No fue falta de estado físico.
No fue mala suerte.
En la mayoría de los casos, fue mala orientación.
En aguas abiertas no hay líneas en el fondo. Y si no mirás bien, es muy fácil desviarte, sumar metros y gastar energía de más.
La buena noticia es que se puede mejorar, y no es algo complicado.
El sighting es simplemente levantar la vista para orientarte mientras nadás.
Sirve para:
ir en línea recta.
seguir el recorrido correcto.
no depender de otros nadadores.
evitar zigzaguear.
Un buen sighting no te hace nadar más lento, al contrario, te ahorra metros y esfuerzo.
Hay dos errores que se repiten mucho:
Confiar en ir “derecho”
Seguir al grupo sin saber a dónde va
Resultado: desvíos largos
Se hunden las piernas
Se corta el ritmo
Aparece fatiga innecesaria
El punto está en mirar lo justo y de la forma correcta.
No hay una regla única, pero como referencia general:
Aguas tranquilas: cada 6–10 brazadas.
Con viento, corriente o referencias lejanas: más seguido.
En largadas o giros: mirar con más frecuencia.
Si esperás demasiado para mirar, corregís tarde.
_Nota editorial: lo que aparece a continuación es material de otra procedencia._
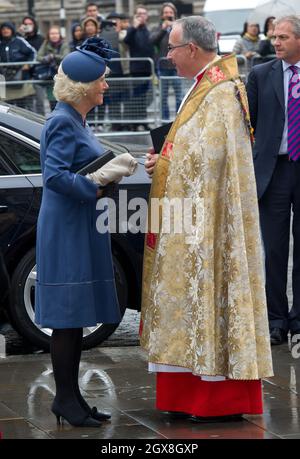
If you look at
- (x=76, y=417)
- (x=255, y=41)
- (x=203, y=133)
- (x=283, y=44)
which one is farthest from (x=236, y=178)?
(x=255, y=41)

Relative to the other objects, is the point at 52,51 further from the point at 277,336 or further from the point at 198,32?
the point at 198,32

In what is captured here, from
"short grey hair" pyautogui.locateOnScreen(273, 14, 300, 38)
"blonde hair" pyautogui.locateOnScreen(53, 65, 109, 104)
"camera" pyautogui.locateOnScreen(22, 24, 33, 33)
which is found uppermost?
"camera" pyautogui.locateOnScreen(22, 24, 33, 33)

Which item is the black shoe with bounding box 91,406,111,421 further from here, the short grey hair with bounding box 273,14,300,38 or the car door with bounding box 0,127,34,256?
the short grey hair with bounding box 273,14,300,38

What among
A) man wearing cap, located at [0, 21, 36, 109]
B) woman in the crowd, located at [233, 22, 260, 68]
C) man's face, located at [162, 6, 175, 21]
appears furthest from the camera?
man's face, located at [162, 6, 175, 21]

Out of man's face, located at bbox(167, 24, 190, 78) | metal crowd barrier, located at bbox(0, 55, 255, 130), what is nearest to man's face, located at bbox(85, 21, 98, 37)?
metal crowd barrier, located at bbox(0, 55, 255, 130)

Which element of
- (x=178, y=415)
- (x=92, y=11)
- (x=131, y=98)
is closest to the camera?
(x=178, y=415)

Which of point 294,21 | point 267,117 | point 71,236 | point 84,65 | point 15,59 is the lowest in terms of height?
point 71,236

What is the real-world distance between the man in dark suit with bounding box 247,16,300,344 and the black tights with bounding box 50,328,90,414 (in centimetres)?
232

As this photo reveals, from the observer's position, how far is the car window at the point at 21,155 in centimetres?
766

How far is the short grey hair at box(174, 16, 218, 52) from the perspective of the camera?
18.9 feet

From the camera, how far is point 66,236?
5.64 m

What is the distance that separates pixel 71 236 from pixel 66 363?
0.62m

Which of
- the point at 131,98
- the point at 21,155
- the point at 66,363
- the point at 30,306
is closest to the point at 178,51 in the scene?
the point at 66,363

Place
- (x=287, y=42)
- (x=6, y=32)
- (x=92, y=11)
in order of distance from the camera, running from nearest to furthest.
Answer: (x=287, y=42) → (x=6, y=32) → (x=92, y=11)
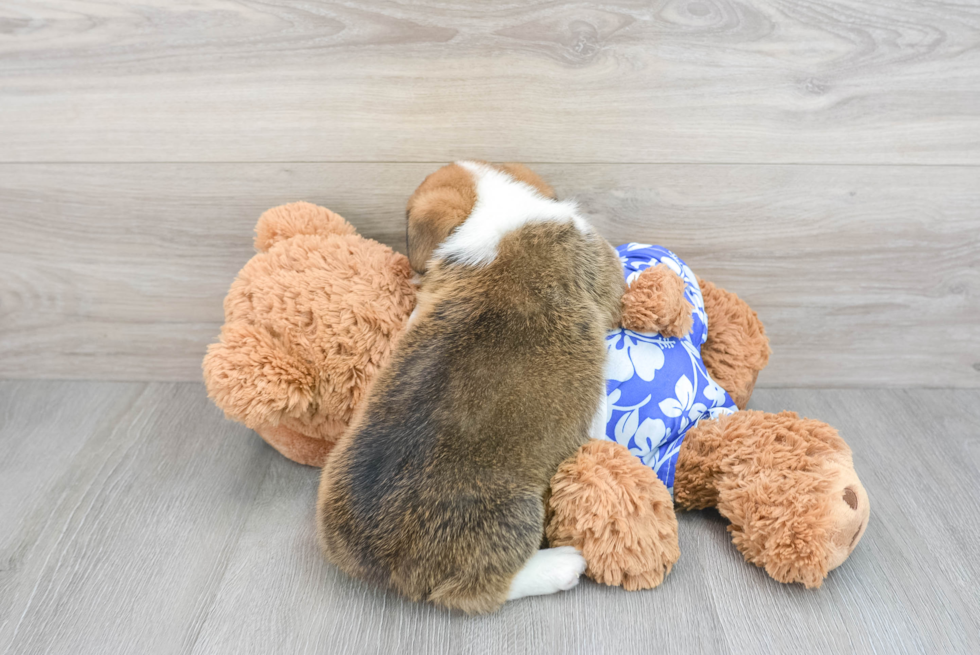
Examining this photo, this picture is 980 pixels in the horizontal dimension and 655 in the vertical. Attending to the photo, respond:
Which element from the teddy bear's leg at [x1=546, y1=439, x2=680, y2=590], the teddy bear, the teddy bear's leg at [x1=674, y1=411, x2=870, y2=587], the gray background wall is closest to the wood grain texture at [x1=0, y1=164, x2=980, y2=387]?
the gray background wall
Si mirás todo el tiempo, perdés ritmo.
Es un equilibrio.
La clave no es levantar toda la cabeza, sino asomar la mirada.
Una forma simple:
Mirás apenas al frente.
Identificás la referencia (boya, punto fijo).
Girás la cabeza para respirar.
Seguís nadando.
Todo en un solo movimiento fluido.
Si al mirar sentís que te frenás, probablemente estás levantando demasiado la cabeza.
No siempre es solo la boya. Podés orientarte con:
boyas grandes.
edificios.
árboles.
cerros.
banderas.
cualquier punto fijo visible.
Cuanto más clara sea la referencia, menos veces necesitás mirar.
Seguir pies puede servir un rato, pero tiene riesgos:
el otro puede estar desorientado.
puede cambiar de ritmo.
puede desviarse.
Usar tu propia referencia te da más control y tranquilidad.
Aunque entrenes en pileta, se puede practicar.
Algunas ideas simples:
levantar la vista cada cierta cantidad de brazadas.
nadar sin mirar la línea del fondo.
elegir un punto fijo al frente del andarivel.
No es igual que el lago o el mar, pero ayuda a incorporar el gesto.
Mirar no es dudar. Mirar es confirmar.
Cuando sabés a dónde vas:
nadás más relajado.
regulás mejor el esfuerzo.
te sentís en control.
Eso, en aguas abiertas, vale mucho.
Orientarse bien no es un lujo técnico, es una forma de:
ahorrar energía.
nadar menos metros.
disfrutar más la experiencia.
No hace falta mirar todo el tiempo ni hacerlo perfecto, lo que hace falta mirar mejor.